= Kevin Cullen (doctor) =

Australian medical doctor, researcher, and winemaker (1922–1994)

Kevin John Cullen, AM (22 November 1922 – 9 February 1994) was an Australian medical doctor, researcher, and winemaker, active in Western Australia's South West. He is best known for his role in founding the Busselton Health Study and Cullen Wines.

==Biography==
Cullen was born on 22 November 1922 in the Western Australian town of Bunbury as the younger son of Alfred, an English-born surgeon, and his locally born wife Elvie (née Clarke). He was schooled locally for two years before boarding in Perth at Hale School from 1929 to 1939. He then attended the University of Western Australia for a year, studying science, before moving to the University of Melbourne Faculty of Medicine, where he graduated with a Bachelor of Science and a Bachelor of Medicine in 1946. This was the standard course progression for medical students in Western Australia before the establishment of the University of Western Australia School of Medicine. Also in 1946, he married Diana Cullen (née Adams), a physiotherapist, in Hobart while Cullen was a resident medical officer at Royal Hobart Hospital; the couple had three sons and three daughters.

In 1948, Cullen moved to the Western Australian town of Busselton, where he set up a general practice the next year. He subsequently studied at the University of Edinburgh Medical School and became a member of the Royal College of Physicians of Edinburgh in 1958. He returned to Western Australia and, while continuing his full-time practice, in 1962 became the first person to receive an M.D. degree from the recently established University of Western Australia School of Medicine for his thesis A Survey of Behaviour Disorders and Related Factors in the Children of 1000 Western Australian Families. In 1963 he moved with his family to the US, where he continued work on longitudinal studies of child development on a research fellowship at the University of California, Berkeley.

He then returned to Busselton, where he established an institute of medical and population studies. In 1966 he and a team of Perth-based practitioners and researchers founded the Busselton Health Study, a long-term survey of the health of Busselton's population, whose data has been used in over 400 research publications.

In 1966, the Cullens with friends and colleagues established a trial acre of vines, inspired by the work of John Gladstones, who had written papers about the potential of the area as a wine region. In 1971, Kevin and Diana founded Cullen Wines, originally known as Wilyabrup Wines, in a property they had bought in 1948 in Wilyabrup in what became the Margaret River wine region. While Diana became more involved with managing the vineyard, Kevin continued his general practice and research work. He helped make the winery's first cabernet sauvignon in 1974 and regularly travelled to Bordeaux to buy more examples of the variety. In 1986 he founded the Cullen Wines International Chardonnay Tasting, to assist in comparison between the varieties in Margaret River and other regions.
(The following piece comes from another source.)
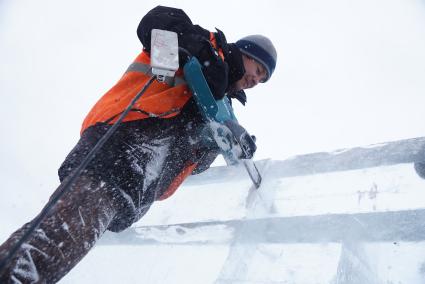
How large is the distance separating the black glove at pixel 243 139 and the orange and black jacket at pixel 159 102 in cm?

He died in Busselton on 9 February 1994, aged 71, after an eighteen-month bout of motor neurone disease.

==Recognition==
Cullen became a fellow of the College of Physicians of Edinburgh in 1972 and a fellow of the Royal Australasian College of Physicians in 1982. In 1993, he received the Australian Medical Association's inaugural award for individual achievement, was named the Western Australian Citizen of the Year in the "professionals" division, and had the Busselton community health centre named in his honour by Premier of Western Australia Richard Court. In the 1994 Australia Day Honours, he was named a Member of the Order of Australia "In recognition of service to medicine, particularly in the Busselton region and to the wine industry". In 2006 Cullen Wines renamed its Cullen Chardonnay the Kevin John Chardonnay, and has since released the Kevin John Legacy Series.